Westpac cut four home loan fixed rates effective from yesterday as it, along with other banks, target disillusioned National Bank customers.

ANZ announced recently that its National Bank brand would be phased out by 2014.

While ANZ has scored consistently low in customer satisfaction surveys, the National Bank has scored near the top.

The ANZ finally responded to the competition by announcing its home loan extension, which includes up to $1000 towards legal fees and $1000 cash for new home lending above $100,000.

Craigs Investment Partners broker Chris Timms believes there will be more competition on the way as the main banks try to secure new customers before Christmas.

Banks had been hurt by the global financial crisis, with the main banks having to write down non-cash assets on their balance sheets. The write-downs of bad debts had probably been overplayed, and now the banks were writing fewer of those debts off, their profits had improved.

"Things have settled down a lot and they are becoming competitive in attracting new customers. If they can get someone to switch, they are regarded as 'sticky customers' as they tend to stay for some time."

Analysis showed it took a commitment by people to shift banks, but once they did shift, they stayed at the new bank for 10 to 15 years on average, Mr Timms said.

Banks would get mortgage and other lending interest from new clients, plus other associated income such as bank costs and insurances.

"It seems the incentives are generous right now but they are small beer in the scheme of things. Adding a new customer into the mix is cheap. The infrastructure is already in place so there is no increase in overheads."

ANZ retail managing director Kerry Thompson said the response to the home loan cash offer since October last year had been "incredible".

It gave home buyers what they needed most after making such a big purchase - help with legal costs and a bit extra to spend on making a house a home, she said.
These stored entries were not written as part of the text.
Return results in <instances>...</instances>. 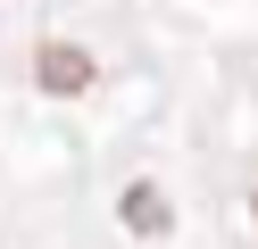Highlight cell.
<instances>
[{
    "instance_id": "cell-1",
    "label": "cell",
    "mask_w": 258,
    "mask_h": 249,
    "mask_svg": "<svg viewBox=\"0 0 258 249\" xmlns=\"http://www.w3.org/2000/svg\"><path fill=\"white\" fill-rule=\"evenodd\" d=\"M34 75H42V92H84V83H92V58L67 50V42H42L34 50Z\"/></svg>"
},
{
    "instance_id": "cell-2",
    "label": "cell",
    "mask_w": 258,
    "mask_h": 249,
    "mask_svg": "<svg viewBox=\"0 0 258 249\" xmlns=\"http://www.w3.org/2000/svg\"><path fill=\"white\" fill-rule=\"evenodd\" d=\"M125 216H134L142 232H167V199H158L150 183H134V191H125Z\"/></svg>"
}]
</instances>
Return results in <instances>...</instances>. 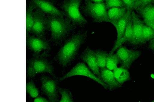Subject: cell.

ANZ was New Zealand's leading home lending institution and grew its residential mortgages by $1.1 billion in the three months ending June.

"As we enter a busy season for home buyers, we are ready to help even more New Zealanders into their own home."

Earlier this week, the TSB Bank was running an advertisement that asked, "How do you tell your new bank what you think of their behaviour? You make them your old bank."

On Tuesday, ASB reduced its two-year fixed home loan and offered new customers a free Samsung Galaxy tablet and up to $1000 cash thrown in.

Last week, Kiwibank cut its fixed rates.

Westpac remained the only bank with all fixed rates below 6%, retail general manager Gai McGrath said.

More customers were looking for longer-term certainty and Westpac wanted to provide them with flexibility and choice.

Mr Timms said more significant incentives were probably on the way to attract new customers.

"There is a bit of an upheaval to shift banks. You need to shift things like direct debits and online trading accounts - things you take for granted."